The intensity of emotions that get riled up over the most trivial of things.(I shake my head)... and life goes by.

I'm reading a book right now that talks about how "things" are our way of trying to discover or label who we are. What we are really looking for is that inner peace, that connection with all things (life). I personally think that the reason LumberJocks.com is so successful is because underneath all the "stuff" there is that connectedness with each other and with wood, and thus trees, and to all things. There is a calmness that goes along with this craft (and this site) because we "know" what life is all about. Friendship, nature, peace…


----------



## rikkor (Oct 17, 2007)

I never realized you were a philosopher Dennis. I appreciate the atmosphere around here, as you do.


----------



## scottb (Jul 21, 2006)

I had a boss once tell someone about me "Scott's great. He doesn't take life too seriously." I thought it an odd thing to say at the time (when I was in college), but I responded "You can't." My girlfriend at the time (studying science, not art) said that I had better take life seriously. Guess where she is now?
Life is too important to take seriously. When we're at the end of our days looking back, we aren't going to wish we spent more hours at the office, billed more OT. We're going to wish we made our days more fun!


----------



## Karson (May 9, 2006)

Amen Brother Dennis Amen. Preach it brother. We're listening.

Thanks for your comments.

This is a great place. All are welcome. Even us galoots.


----------



## woodnut99 (Dec 17, 2007)

Hey Dennis , Haven't been here in a bit , I remember all your comments and now I'm a bit embarrassed to be one of those "dovetail" guys… You said to me early on , Spend more time in the shop and not on LJ. Well I took that to heart… I need to hear the bold truth sometimes. The tough Love… You also commented on Siddhartha , my all time favorite book… Helped save my life from "a strange war" Your surely not alone here. Woodworking is one of my other worldly places I can retreat and find answers in… Strange I never thought it would turn out like that. But I had that shop teacher your talkin' about. Old biker hippie maniac sculptor genius… You just reminded me Ya gotta GIVE BACK !!!! PAY IT FORWARD !!! Thanks Dennis . 'RESPECT" , Patrick


----------



## woodnut99 (Dec 17, 2007)

Hahahah , This is great ! a cute girl writes Hi where youa'll from , and I think it broke a lumberjocks record for replies in shortest amount of time. Sucks I only got one reply for my dovetail help , hahahaha ! I can't stop laughing , looks like I'm lightening up. Take care brotha.


----------



## North40 (Oct 17, 2007)

I'm with you, Dennis! I've been thinking along similar lines, but hadn't figured out how to express it to the group. You said it just right.

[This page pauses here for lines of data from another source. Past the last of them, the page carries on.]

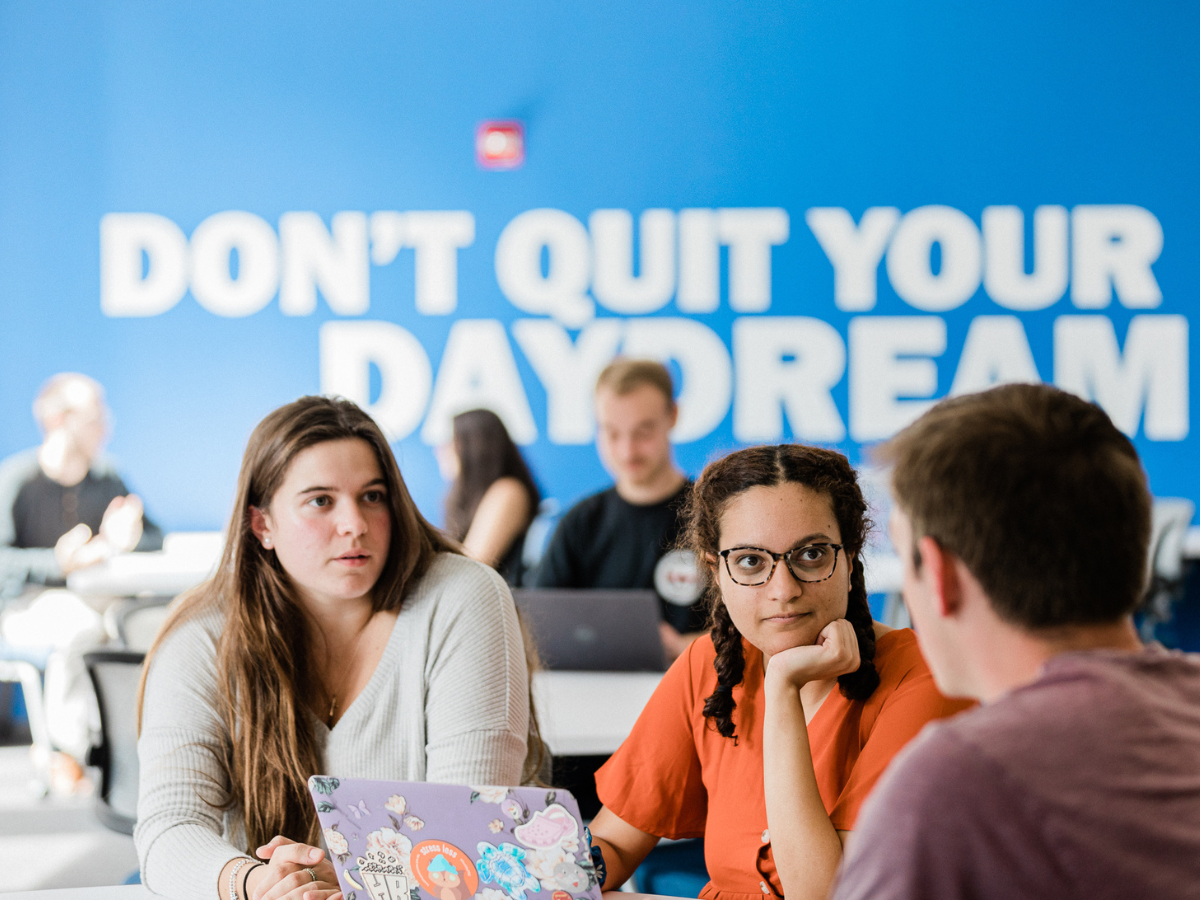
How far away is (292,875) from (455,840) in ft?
1.29

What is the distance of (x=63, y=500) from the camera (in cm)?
488

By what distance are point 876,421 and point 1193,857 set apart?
4664 mm

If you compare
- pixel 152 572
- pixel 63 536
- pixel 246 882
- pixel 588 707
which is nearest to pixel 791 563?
pixel 246 882

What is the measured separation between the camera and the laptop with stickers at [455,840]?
1128 millimetres

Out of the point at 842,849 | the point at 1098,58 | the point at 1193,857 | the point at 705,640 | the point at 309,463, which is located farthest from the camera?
the point at 1098,58

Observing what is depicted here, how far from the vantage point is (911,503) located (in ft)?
2.90

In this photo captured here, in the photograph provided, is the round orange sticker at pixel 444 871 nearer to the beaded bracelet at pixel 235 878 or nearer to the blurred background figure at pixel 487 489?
the beaded bracelet at pixel 235 878

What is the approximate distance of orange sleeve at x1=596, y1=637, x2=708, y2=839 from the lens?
1583mm

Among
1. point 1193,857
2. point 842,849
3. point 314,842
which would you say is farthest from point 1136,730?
point 314,842

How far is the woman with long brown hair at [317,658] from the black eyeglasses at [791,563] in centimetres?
51

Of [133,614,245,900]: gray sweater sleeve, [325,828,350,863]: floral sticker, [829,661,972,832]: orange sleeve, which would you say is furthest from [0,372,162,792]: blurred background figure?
[829,661,972,832]: orange sleeve

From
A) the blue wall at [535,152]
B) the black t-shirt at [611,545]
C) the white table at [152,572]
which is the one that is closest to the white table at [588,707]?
the black t-shirt at [611,545]

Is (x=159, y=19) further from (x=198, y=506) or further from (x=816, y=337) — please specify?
(x=816, y=337)

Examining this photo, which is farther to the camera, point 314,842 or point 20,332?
point 20,332
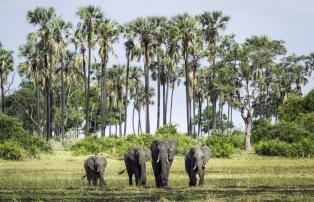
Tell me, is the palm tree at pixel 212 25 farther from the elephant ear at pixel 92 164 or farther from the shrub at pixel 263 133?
the elephant ear at pixel 92 164

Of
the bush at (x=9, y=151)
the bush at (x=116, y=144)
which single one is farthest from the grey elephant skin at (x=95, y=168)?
the bush at (x=116, y=144)

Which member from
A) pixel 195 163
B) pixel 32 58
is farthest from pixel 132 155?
pixel 32 58

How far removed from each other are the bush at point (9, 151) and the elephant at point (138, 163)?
26562 millimetres

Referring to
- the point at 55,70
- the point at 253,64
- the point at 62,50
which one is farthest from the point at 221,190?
the point at 55,70

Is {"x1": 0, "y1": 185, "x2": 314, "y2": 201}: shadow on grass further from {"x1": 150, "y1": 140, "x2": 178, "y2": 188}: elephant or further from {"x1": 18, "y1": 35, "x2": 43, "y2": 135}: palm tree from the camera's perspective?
{"x1": 18, "y1": 35, "x2": 43, "y2": 135}: palm tree

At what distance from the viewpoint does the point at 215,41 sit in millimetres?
93375

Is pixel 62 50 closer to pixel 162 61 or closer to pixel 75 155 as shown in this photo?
pixel 162 61

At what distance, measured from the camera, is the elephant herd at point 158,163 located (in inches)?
1147

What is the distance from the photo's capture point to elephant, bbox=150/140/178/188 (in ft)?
94.6

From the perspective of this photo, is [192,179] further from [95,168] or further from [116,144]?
[116,144]

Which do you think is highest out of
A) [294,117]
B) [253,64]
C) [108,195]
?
[253,64]

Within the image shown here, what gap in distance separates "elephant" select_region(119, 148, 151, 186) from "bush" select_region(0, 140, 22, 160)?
2656 centimetres

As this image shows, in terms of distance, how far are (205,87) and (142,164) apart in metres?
87.8

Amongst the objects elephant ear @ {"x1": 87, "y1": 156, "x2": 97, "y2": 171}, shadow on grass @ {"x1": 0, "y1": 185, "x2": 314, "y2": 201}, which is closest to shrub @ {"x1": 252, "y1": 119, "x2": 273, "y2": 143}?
elephant ear @ {"x1": 87, "y1": 156, "x2": 97, "y2": 171}
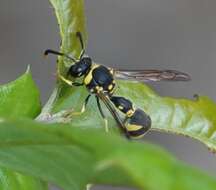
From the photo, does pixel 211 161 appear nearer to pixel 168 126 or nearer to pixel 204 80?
pixel 204 80

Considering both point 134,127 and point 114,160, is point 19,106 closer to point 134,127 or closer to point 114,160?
point 134,127

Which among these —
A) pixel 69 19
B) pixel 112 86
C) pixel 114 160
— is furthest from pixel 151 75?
pixel 114 160

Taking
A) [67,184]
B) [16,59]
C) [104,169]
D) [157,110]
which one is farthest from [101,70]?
[16,59]

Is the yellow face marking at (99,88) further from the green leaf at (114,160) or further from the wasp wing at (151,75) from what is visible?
the green leaf at (114,160)

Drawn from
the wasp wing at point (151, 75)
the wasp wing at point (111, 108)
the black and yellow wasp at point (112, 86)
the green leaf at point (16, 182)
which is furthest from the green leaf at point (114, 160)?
the wasp wing at point (151, 75)

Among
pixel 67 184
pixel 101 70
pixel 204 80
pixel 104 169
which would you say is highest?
pixel 104 169

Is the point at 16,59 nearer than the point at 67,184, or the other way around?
the point at 67,184
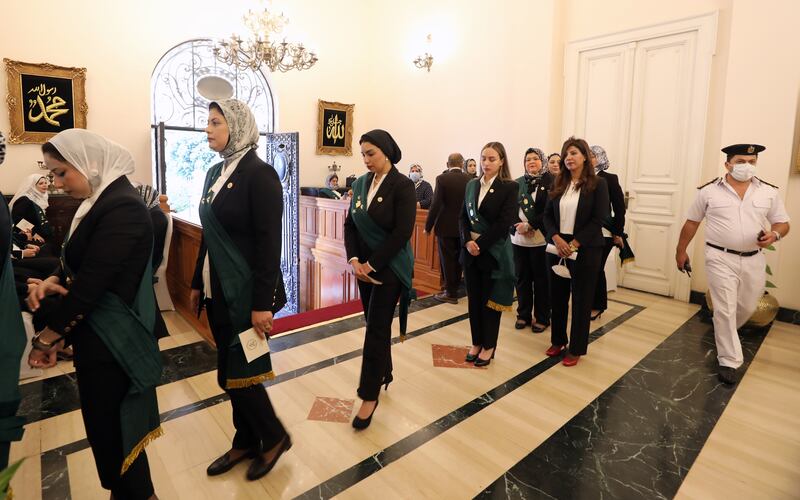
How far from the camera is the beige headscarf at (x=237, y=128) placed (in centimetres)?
176

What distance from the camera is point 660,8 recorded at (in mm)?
5062

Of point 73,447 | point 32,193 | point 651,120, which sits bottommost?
point 73,447

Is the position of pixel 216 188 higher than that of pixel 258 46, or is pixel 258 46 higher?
pixel 258 46

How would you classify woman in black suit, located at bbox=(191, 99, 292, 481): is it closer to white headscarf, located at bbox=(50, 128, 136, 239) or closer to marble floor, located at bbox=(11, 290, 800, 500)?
white headscarf, located at bbox=(50, 128, 136, 239)

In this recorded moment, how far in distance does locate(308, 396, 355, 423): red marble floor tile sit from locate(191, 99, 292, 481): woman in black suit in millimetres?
716

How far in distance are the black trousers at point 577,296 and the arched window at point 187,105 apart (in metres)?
5.41

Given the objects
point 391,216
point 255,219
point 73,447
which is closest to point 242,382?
point 255,219

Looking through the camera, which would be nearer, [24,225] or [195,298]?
[195,298]

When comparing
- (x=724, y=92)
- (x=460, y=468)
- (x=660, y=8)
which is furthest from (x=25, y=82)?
(x=724, y=92)

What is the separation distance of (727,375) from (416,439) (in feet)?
7.21

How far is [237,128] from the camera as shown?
1777 mm

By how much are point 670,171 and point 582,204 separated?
9.12 feet

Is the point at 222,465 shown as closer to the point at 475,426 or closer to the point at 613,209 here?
the point at 475,426

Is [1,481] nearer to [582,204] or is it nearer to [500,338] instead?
[582,204]
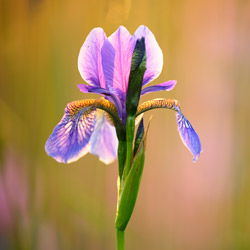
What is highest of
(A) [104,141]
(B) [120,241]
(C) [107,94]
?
(C) [107,94]

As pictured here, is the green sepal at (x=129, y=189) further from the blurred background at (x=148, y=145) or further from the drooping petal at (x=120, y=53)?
the blurred background at (x=148, y=145)

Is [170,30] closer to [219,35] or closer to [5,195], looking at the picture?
[219,35]

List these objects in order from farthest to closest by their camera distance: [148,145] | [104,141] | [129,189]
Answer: [148,145] → [104,141] → [129,189]

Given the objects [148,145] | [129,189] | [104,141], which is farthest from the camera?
[148,145]

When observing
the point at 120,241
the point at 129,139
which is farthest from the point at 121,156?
the point at 120,241

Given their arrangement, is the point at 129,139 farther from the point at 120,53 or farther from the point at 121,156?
the point at 120,53
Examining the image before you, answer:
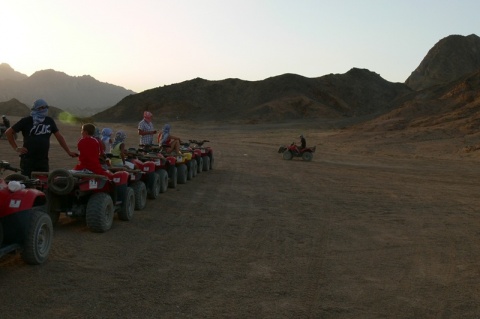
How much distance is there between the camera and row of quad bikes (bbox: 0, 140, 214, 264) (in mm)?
6059

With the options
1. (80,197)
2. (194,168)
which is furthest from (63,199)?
(194,168)

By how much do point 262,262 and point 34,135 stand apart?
13.0 ft

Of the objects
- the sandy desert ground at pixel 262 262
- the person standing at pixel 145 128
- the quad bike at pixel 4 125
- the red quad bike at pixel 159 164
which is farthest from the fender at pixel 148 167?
the quad bike at pixel 4 125

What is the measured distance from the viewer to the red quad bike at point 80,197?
7.78 metres

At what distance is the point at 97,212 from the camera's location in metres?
8.06

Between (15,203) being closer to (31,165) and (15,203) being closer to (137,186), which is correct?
(31,165)

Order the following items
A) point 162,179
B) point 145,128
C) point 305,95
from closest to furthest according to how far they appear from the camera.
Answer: point 162,179 → point 145,128 → point 305,95

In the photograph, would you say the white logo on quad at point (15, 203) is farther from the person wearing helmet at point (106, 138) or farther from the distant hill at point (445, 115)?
the distant hill at point (445, 115)

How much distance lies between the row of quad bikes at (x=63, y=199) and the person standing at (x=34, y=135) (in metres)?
0.38

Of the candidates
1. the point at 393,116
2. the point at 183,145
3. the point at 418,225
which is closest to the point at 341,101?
the point at 393,116

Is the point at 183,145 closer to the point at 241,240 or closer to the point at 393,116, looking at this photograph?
the point at 241,240

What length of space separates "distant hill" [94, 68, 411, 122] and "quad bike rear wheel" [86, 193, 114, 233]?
2948 inches

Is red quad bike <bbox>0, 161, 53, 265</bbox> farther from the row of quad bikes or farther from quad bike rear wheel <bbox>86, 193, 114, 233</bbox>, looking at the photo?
Result: quad bike rear wheel <bbox>86, 193, 114, 233</bbox>

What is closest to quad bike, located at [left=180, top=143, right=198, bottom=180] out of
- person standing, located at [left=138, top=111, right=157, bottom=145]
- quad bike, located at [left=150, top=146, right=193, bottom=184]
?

Hey, you never told me to spend more time in the shop instead of on LJ. Why does Patrick get sage advice and I don't? I want some sage advice!!


----------



## Hutch (Sep 24, 2007)

Thanks Dennis. I just received an email from my sister with much of the same sentiment. I don't know who to credit for the original.

God's Coffee

A group of alumni, highly established in their careers, got together to visit their old university professor. Conversation soon turned into complaints about stress in work and life.

Offering his guests coffee, the professor went to the kitchen and returned with a large pot of coffee and an assortment of cups-porcelain, plastic, glass, crystal, some plain looking, some expensive, some exquisite-telling them to help themselves to the coffee.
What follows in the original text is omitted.